This seems like a very important paper, basically showing that Markov models with exponential decay of influence of tokens by distance are often a poor model, where as deep neural networks with LSTM (long short term memory) has power law decay of influence decay, which performs better for a variety of sequential data.
BTW, I went to the North American Association of Computational Linguistics conference in April and it seemed like half the papers used LSTM.
Forgive me, but I'm less impressed by the paper. As far as I can tell, they've only really shown that (1) language is recursive, which we know already; (2) markov models cannot capture recursive languages, which we've known; and (3) RNNs can, which we've known. But so can PCFGs and many other formalisms from the past 25 years, which they ignore.
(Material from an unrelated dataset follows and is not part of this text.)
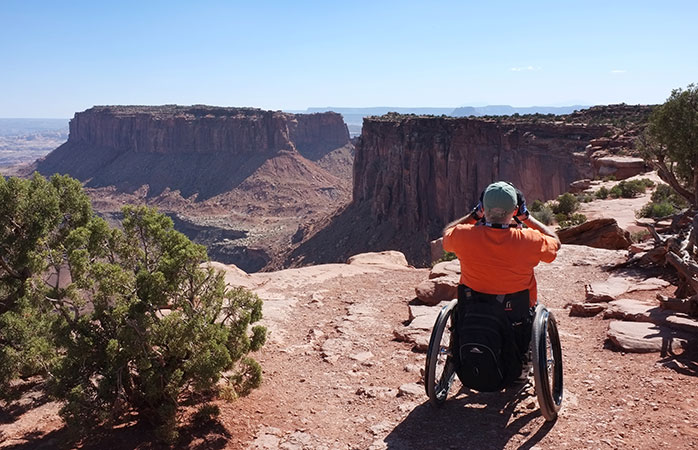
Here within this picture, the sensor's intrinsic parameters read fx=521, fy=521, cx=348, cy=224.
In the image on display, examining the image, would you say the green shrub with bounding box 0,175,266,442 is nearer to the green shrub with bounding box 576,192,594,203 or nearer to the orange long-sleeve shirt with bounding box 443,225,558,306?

> We can formalize the above considerations by giving rules for a toy language L over an alphabet A. In the parlance of theoretical linguistics, our language is generated by a stochastic or probabilistic context-free grammar (PCFG) [41–44]. We will discuss the relationship between our model and a generic PCFG in Section C.
The paper itself is a mess. It's very interesting but they aren't doing themselves any favors. They need to clean up the presentation and get rid of the distracting phrases like "fail epically".
> This seems like a very important paper, basically showing that Markov models with exponential decay of influence of tokens by distance are often a poor model, where as deep neural networks with LSTM (long short term memory) has power law decay of influence decay, which performs better for a variety of sequential data.
As someone outside of this field, it seems to me that this kind of result should have been very obviously foreseeable, hindsight bias and all that of course - but I would never have considered Markov processes to be an adequate predictability model for natural language. Though obviously the formalized results are important.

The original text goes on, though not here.